### SUPPLIED TEXT
==*==
Hello Kate- What do we do with perennials in a pot over winter? I don’t think it will be too cold for most of mine, but if I have doubts, should I take them out and stick them in the garden until spring? If I leave them in the pot, should I cut them back or leave them long and floppy?
Helen, I’d be inclined to leave the plant in its pot, with its established, snug root system, over the winter – probably better than transplanting it to the ground shortly before cold weather, which would place the poor root-impaired thing under stress, even with the insulation gained by being in the ground instead of in a pot.
If in doubt about a potted plant’s ability to overwinter in a pot, you can tuck the pot against the warmest, most protected side of a building or bring the pot indoors during the cold spell. If the pot’s too big or heavy, I sometimes just hoik the little darling out and plop it into a bucket that I keep safe until the weather improves. I keep some big, tender Astelia (Silver Spear) happy in a bucket nearly every winter!
As for pruning, it depends on the plant. Salvias and fuchsias, for example, are reputedly best left twiggy and cut back only in early April, when they start to grow. Ornamental grasses and some sedums can look great through late winter. But some plants like just look scuzzy by late fall – I think of Nepeta or roses – I’d either hide ’em or cut ’em back.
==*==
### EXTRACTED RECORDS
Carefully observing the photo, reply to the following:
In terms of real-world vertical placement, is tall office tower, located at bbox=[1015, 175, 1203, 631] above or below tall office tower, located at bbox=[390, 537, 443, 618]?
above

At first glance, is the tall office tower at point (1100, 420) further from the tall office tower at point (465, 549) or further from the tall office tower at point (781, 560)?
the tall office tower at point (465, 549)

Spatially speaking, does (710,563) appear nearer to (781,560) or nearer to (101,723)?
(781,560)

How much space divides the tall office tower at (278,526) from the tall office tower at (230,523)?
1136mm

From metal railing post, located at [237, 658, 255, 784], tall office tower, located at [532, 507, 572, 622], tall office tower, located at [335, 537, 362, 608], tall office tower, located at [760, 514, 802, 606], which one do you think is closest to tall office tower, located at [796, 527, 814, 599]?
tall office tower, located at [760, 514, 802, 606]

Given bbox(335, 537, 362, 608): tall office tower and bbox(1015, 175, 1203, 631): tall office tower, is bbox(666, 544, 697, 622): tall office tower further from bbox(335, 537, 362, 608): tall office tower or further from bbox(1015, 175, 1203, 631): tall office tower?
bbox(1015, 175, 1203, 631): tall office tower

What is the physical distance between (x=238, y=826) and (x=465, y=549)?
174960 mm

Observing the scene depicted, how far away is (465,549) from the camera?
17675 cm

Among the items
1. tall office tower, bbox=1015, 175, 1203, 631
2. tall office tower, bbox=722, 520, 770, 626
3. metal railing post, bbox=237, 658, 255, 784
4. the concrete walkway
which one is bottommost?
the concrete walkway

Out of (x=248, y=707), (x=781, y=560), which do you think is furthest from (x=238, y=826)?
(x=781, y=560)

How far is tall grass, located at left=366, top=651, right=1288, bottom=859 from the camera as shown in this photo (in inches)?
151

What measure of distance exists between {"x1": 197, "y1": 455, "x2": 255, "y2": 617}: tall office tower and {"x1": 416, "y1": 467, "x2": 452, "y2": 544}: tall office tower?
==*==
Copy word for word the passage of the gardening advice from "Helen, I’d be" to "nearly every winter!".

### THE ANSWER
Helen, I’d be inclined to leave the plant in its pot, with its established, snug root system, over the winter – probably better than transplanting it to the ground shortly before cold weather, which would place the poor root-impaired thing under stress, even with the insulation gained by being in the ground instead of in a pot.
If in doubt about a potted plant’s ability to overwinter in a pot, you can tuck the pot against the warmest, most protected side of a building or bring the pot indoors during the cold spell. If the pot’s too big or heavy, I sometimes just hoik the little darling out and plop it into a bucket that I keep safe until the weather improves. I keep some big, tender Astelia (Silver Spear) happy in a bucket nearly every winter!